The Notebook as Database: John Locke, Commonplacing, and Hash Functions

A couple of months ago I stumbled by happy accident onto the topic of keeping a commonplace book, or commonplacing. While this did call up vague memories of reading about commonplace books in my earlier life as a Humanities student, I had fully appreciated neither its power as a tool for memory and worldview-organization nor (and more to the point here) its kinship with a host of techniques used today for organizing large bodies of data.

Commonplace Books

If you are not familiar with the reading practices of the Renaissance and the early modern periods, a commonplace book is essentially a notebook, kept by habitual readers, for hand-copying quotations from their reading. Such quotations are entered under headings -- the "common places" (the word comes from locis communis in Latin, or topos koinos in Greek, and the technique descends from the copybooks used in studying those languages) -- that in Renaissance/Enlightenment practice were governed in part by the worldview of the day. Later on, as literacy spread to greater populations, the practice morphed toward something more like the modern scrapbook.

This is a rich and varied topic; much has been written about commonplacing as a technique for interacting with one's reading and, as I suggested above, organizing a worldview within a cultural context. As introduced by William H. Sherman:

Renaissance readers, writers, and speakers were well-trained in textual recycling, and one of their most powerful and pervasive tools was the ‘commonplace book’ - a collection of notes from reading and other sources that the compiler might want to recall, and reuse, at a later date. While the structure and purpose of these volumes varied enormously, they were distinguished from random collections of quotations (in theory, at least) by being gathered under conventional headings called loci communes or ‘common places’. As Ann Moss has explained, "The more elementary commonplace-books ... would be divided into sections under heads listing the main virtues and vices, and all their subsidiary manifestations. More advanced commonplace-books might have ambitious programmes for covering all knowledge, or they might be specialist repertories of excerpts relevant to specific disciplines" (Printed Commonplace-Books and the Structuring of Renaissance Thought, Oxford: Clarendon Press, 1996, v). The headings could be tailored to an individual’s personal or professional needs, suggested by teachers, or bought in blank-books with printed headings and decorative borders - and readers who did not have the patience or the resources to gather their own entries could even buy a book with the quotations already printed or written in. [source]

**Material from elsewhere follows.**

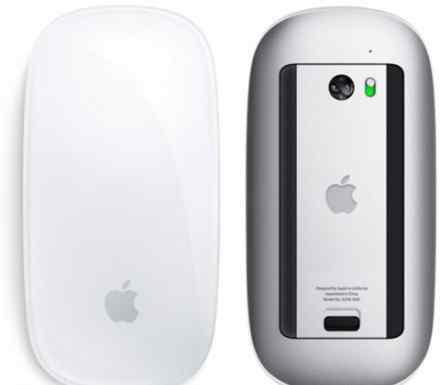 Мышь беспроводная apple Magic Mouse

Here are some other quotations about commonplace books -- a web search will turn up much more if you're interested in the historical context and practice. The noteworthy part for me here is the notion that the technique was a practice -- a technology -- related to memory, an early-modern ars memorativa, even. The "commonplacer" keeps notes for later review and use, whether to deploy in one's own writing (in a day when authoritative quotation had a completely different quality and import than it has today) or for organizing one's personal reception and perception of significant ideas, also to be reviewed when musing on one's development.

This practice grew in the early days of print media and (more) widespread literacy, when the proliferation of text would have been as daunting as it was exciting to an avid reader (of course, cf. parallels with today's networked explosion of content and its attendant meta- and big data). Agile readers used whatever methods they might devise or find available to keep track and make sense of their reading amid this proliferation of text and idea, in hopes that they could dredge it up when the reference was needed, and possibly even keep their heads above water in making personal sense out of so much information.

Essentially, it was a technique for cataloging information that has made a personal impression.

Locke's hash function

All of this sort of caught my imagination because when I learned about how and why commonplace books were kept, I kept thinking of the whole thing as like a "manual database" for personal reading.

With that in mind, I learned that the practice of commonplacing was stoked when, in 1685, Enlightenment thinker John Locke published a method he had devised for organizing entries in his own commonplace books. Essentially, he added a technique of indexing to the cataloging that was already inherent in commonplacing technique. But because a commonplace book is (a) a physical book, and (b) essentially a work-in-progress, its headings chosen on the fly as one cleaves headlong through a sea of text, preparing one's commonplace notebook presented a challenge -- one didn't know in advance precisely what ideas would be making an impression, and thus what headings would be needed, without taking a shot in the dark. Some did try -- presuming that their copying would fit into a religiously or philosophically determined rubric. There is more interesting history here, but I'll not delve into it.

Locke's method cinched my comparison with a database: he basically invented a rudimentary hash function, and put a hash table in the front matter of his notebook. Et voilà, the notebook as database!

I'm not familiar enough with the history of cataloging or information and organization to know if this had any direct precursors or cousins in contemporary practice, but I've been on the lookout for similar organizational practices, or other ideas that prefigured the modern hash function in the predigital world. Let me know if you know of anything.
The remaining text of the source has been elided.